Deposito Gas naturale liquido a Napoli Est: Consulta popolare salute e Rifondazione chiamano in causa Luigi de Magistris.

L’organismo che vede Medicina Democratica tra le associazioni principali si rivolge al sindaco e chiede tre cose fondamentali: l’area è già oberata da depositi di inquinanti industrial di vecchie attività produttive. Sono ancora evidenti gli esiti di un pregresso disastro industriale prodotto proprio dall’esplosione del deposito di carburante AGIP  la mattina del 21 dicembre 1985 ubicato presso il porto industriale, in via Brecce a Sant’Erasmo nel quartiere Vigliena, in zona San Giovanni a Teduccio. Il Rapporto di Mortalità Standardizzata (SMR), nell’ambito del Referto Epidemiologico napoletano, del quartiere San Giovanni a Teduccio ed in genere della periferia orientale, risulta tra i peggiori della città, in relazione evidente, tra le altre cose, con l’esposizione pluridecennale a veleni industriali mai rimossi dall’ambiente”. 

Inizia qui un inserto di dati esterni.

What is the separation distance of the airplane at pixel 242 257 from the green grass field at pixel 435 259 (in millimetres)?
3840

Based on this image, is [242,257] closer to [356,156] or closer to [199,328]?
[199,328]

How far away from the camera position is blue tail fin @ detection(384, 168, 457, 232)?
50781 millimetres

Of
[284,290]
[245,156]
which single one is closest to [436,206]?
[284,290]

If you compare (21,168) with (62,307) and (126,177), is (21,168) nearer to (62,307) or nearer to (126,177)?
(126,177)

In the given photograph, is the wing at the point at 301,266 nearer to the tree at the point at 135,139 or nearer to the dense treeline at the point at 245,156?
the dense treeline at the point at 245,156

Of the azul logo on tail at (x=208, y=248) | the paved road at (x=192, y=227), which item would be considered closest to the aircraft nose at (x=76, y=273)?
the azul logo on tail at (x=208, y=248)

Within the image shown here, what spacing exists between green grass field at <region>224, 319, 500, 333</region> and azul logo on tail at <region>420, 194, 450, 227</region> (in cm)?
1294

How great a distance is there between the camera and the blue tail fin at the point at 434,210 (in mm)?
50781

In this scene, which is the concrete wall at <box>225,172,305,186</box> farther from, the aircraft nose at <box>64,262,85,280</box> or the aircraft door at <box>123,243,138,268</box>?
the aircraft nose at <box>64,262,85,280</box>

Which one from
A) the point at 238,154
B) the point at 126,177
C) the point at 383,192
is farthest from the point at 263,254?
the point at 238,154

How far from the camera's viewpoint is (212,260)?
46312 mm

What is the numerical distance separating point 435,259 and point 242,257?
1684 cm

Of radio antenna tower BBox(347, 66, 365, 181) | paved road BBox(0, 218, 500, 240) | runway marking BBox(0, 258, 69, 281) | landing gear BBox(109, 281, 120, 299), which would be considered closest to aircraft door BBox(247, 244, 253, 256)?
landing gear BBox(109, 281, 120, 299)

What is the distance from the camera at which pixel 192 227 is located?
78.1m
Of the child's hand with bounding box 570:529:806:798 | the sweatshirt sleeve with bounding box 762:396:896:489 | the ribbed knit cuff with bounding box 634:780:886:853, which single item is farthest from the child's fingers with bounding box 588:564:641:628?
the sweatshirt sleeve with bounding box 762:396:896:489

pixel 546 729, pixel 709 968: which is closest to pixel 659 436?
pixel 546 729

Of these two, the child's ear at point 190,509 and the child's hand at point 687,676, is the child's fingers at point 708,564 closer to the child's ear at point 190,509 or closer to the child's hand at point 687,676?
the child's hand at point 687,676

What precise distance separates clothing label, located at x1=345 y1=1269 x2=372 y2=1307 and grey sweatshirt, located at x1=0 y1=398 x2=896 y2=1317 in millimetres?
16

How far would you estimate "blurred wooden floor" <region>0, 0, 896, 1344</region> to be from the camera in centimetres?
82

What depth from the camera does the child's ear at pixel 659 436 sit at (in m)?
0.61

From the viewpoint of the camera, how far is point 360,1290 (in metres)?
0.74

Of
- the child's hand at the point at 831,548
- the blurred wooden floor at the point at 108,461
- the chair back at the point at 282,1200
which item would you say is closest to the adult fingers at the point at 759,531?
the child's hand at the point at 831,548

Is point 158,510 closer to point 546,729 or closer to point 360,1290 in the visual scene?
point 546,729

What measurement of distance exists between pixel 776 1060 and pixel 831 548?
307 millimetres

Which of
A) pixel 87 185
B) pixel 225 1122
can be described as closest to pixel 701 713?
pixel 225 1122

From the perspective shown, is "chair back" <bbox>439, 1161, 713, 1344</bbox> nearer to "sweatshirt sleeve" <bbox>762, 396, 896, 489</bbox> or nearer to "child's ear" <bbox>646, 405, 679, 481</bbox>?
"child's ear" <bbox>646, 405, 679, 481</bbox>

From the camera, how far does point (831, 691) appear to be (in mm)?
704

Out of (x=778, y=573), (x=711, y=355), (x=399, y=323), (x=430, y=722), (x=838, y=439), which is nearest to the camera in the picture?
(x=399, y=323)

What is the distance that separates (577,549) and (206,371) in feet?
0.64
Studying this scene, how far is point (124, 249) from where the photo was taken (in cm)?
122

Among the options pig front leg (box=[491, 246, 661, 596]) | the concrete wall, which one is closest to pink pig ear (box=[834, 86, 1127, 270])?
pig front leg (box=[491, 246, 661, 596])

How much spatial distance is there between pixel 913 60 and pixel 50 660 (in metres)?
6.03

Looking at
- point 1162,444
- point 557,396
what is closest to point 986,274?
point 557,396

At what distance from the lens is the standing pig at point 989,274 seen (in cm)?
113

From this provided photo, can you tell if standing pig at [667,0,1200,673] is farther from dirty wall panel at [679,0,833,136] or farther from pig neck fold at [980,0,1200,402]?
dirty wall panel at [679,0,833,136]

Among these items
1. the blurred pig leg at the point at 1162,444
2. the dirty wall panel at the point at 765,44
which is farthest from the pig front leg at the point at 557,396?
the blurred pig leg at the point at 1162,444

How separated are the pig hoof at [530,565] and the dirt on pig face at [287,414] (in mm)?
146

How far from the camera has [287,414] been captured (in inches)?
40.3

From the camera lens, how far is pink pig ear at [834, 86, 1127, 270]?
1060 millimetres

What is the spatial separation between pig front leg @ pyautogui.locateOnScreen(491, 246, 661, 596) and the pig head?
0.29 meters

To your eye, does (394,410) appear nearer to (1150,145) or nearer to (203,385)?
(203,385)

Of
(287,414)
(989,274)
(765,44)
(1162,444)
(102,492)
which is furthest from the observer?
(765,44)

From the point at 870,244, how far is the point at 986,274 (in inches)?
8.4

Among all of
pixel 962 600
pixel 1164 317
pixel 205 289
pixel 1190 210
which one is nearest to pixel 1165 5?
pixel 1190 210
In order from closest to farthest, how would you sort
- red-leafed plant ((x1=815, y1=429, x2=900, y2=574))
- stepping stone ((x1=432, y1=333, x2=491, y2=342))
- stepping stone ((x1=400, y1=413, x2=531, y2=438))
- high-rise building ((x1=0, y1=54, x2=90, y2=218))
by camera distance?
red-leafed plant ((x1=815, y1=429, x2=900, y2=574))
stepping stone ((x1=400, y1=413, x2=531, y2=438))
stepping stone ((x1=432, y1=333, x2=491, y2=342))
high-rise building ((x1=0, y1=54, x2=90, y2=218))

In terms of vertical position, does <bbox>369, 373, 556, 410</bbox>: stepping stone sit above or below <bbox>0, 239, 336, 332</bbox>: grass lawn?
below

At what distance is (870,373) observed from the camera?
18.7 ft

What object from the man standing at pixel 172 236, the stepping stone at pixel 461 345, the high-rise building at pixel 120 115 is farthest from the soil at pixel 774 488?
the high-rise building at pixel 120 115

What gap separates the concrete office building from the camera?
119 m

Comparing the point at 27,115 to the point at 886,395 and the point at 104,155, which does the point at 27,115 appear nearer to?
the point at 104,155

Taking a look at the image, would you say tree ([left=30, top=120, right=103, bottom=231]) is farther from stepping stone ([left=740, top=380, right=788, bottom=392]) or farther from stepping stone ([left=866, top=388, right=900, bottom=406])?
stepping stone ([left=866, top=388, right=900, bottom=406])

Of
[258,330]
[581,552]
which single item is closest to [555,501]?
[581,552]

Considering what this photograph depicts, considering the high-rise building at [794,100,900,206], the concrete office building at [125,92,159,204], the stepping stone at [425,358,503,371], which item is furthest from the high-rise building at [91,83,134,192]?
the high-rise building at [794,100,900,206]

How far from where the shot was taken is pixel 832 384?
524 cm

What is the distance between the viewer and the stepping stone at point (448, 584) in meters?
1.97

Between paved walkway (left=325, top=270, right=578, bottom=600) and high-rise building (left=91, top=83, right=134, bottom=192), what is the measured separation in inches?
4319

In base a questa considerazione la Consulta ritiene sia “necessario produrre un parere contrario” e “dei rilievi specifici oppositivi alla concessione della VIA” e spingere “per l’avvio si bonifiche”.

“Chiediamo al primo cittadino ed all’assessore alla Sanità del Comune di percorrere la stessa strada in base  alla possibilità di enti ed associazioni o singoli cittadini di inviare al ministero la propria opinione e relative motivazioni come previsto dalla legge entro termini stabiliti.  Ricordiamo che il termine ultimo per presentare le Osservazioni  scade il 14 Giugno 2021, come da avviso del Ministero dell’Ambiente, per la qual cosa ne sollecitiamo la produzione  ed invio da parte del Comune di Napoli”, ha concluso la Consulta.

Anche Rifondazione Comunista, contraria al progetto del Deposito Gnl, si rivolge al primo cittadino e con toni ben più aspri. “La cosa che più di tutte rattrista – osservano la Consigliera comunale e metropolitana Elena Coccia e il segretario provinciale del PRC Rosario Marra –  è il silenzio assordante del Comune di Napoli e della Città Metropolitana – quest’ultima presente nel Comitato di gestione dell’Autorità Portuale del Mar Tirreno Centrale – non una parola di biasimo di una scelta che infligge a più di 100 mila abitanti, oltre ad un consistente numero di chilometri quadrati, una condanna definitiva alla coesistenza con attività inquinanti, pericolose ed invasive.

Non una parola sul processo di bonifica che non avanza, di degrado che sottrae a quella collettività strutture, beni e servizi. Si tace sulle infrastrutture necessarie, si glissa sui petrolieri e non si coinvolgono le forze sociali, pur presenti, per condividere processi di partecipazione in grado di ‘rianimare’ un civismo dormiente e scocciato di essere ignorato”.

Rifondazione Comunista chiede al Sindaco Luigi de Magistris, nella doppia veste napoletana e metropolitana, “di aprire un dibattito in città sulla sicurezza territoriale ed ambientale dei quartieri di San Giovanni, Barra, Ponticelli e Poggioreale”.

“I comunisti non consentiranno di derubricare questa discussione prima della fine di questa esperienza amministrativa, appoggiano e appoggeranno le iniziative di lotta dei cittadini e dei Comitati della zona orientale contro la costruzione dell’impianto”, hanno concluso Coccia e Marra.